そして、17日のセミナーでは、高い削減実績を挙げた3社の事例が報告された。
最初に登場したのは、昼はカフェ、夜はバーという二毛作業態の飲食店チェーンを展開するプロントコーポレーションだ。同社の取り組みでは、特に社員の意識改革に重点が置かれている。これは、従業員の中にアルバイトが占める割合が高く、節水・節電という言葉だけでは、従業員の意識が切り替わらないのが問題視されていたからだという。
同社では、よりわかりやすい表現を追求した結果、「CSR」という言葉を「Customer Smile Relationship(プロントに関わるすべての人たちが笑顔になるような関係であること)」と独自の言葉に置き換えて周知を図ったという。そして、独自のキーワードの浸透とともに、若手社員を中心としたチームで、親しみやすいイラストを使った環境意識を高めるためのパンフレットを作成。さらに、具体的な業務を指示する環境マニュアルも一新して、浸透力を強めている。

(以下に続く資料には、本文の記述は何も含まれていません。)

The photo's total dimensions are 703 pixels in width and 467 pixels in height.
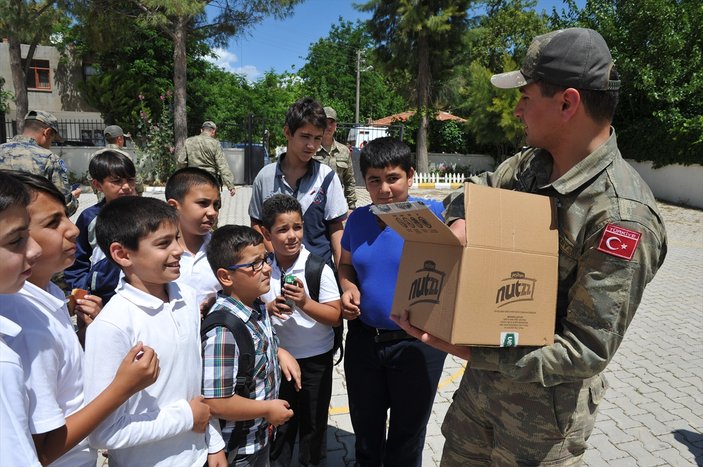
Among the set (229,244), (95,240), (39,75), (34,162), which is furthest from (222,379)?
(39,75)

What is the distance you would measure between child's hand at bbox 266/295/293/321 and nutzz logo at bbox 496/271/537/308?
3.69 feet

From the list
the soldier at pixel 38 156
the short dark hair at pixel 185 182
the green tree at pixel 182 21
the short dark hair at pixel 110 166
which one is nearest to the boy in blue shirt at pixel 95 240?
the short dark hair at pixel 110 166

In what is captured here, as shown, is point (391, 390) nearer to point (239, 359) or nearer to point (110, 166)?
point (239, 359)

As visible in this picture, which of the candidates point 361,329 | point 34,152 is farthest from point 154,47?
point 361,329

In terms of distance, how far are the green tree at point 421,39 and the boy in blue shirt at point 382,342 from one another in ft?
60.8

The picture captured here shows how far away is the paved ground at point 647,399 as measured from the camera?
3.11m

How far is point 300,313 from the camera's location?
2406mm

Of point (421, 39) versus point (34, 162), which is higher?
point (421, 39)

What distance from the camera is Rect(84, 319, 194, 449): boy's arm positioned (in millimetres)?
1470

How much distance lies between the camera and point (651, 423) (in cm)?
349

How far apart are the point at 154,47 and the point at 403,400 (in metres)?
24.5

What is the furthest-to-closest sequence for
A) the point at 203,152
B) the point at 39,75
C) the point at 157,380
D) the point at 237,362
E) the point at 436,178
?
the point at 39,75 < the point at 436,178 < the point at 203,152 < the point at 237,362 < the point at 157,380

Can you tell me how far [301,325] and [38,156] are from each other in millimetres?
3664

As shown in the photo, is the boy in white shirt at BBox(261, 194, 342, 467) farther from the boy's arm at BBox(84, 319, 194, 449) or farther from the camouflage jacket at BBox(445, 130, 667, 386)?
the camouflage jacket at BBox(445, 130, 667, 386)
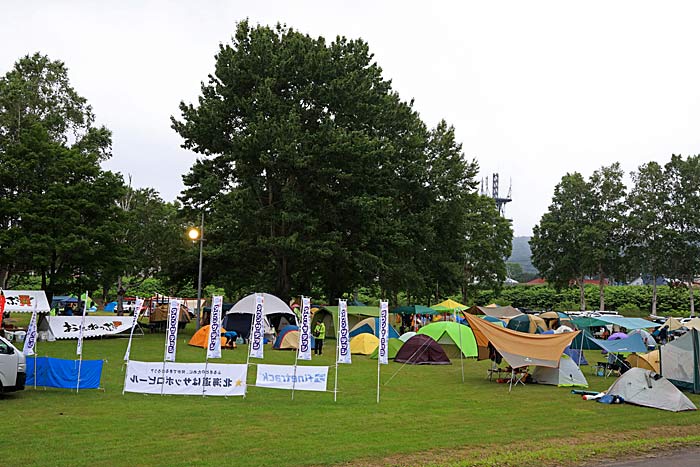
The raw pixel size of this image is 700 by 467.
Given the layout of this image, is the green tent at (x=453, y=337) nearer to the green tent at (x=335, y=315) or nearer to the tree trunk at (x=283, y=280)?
the green tent at (x=335, y=315)

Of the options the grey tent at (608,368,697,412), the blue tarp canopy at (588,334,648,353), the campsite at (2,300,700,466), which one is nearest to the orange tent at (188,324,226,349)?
the campsite at (2,300,700,466)

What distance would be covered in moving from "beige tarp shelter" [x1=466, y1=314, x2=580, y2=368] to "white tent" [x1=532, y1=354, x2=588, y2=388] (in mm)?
574

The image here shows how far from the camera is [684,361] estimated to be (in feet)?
59.2

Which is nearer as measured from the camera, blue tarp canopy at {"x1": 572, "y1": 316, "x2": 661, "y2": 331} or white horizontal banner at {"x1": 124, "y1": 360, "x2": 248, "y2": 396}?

店舗での自主点検チェックなど、現場での具体的な対策とともに、希望者を募ってボランディアの清掃や植樹活動などに参加することで、従業員の環境への意識を高める取り組みも行っている。店舗と本部のつながりとしては、店舗と本部の会議の議事録に環境に関する項目を設け、これらを店舗の従業員に開示することで意識改革を行うという流れや、全店舗からの省エネ状況をメールで収集して、Excelで分析を行う仕組みなどが構築されている。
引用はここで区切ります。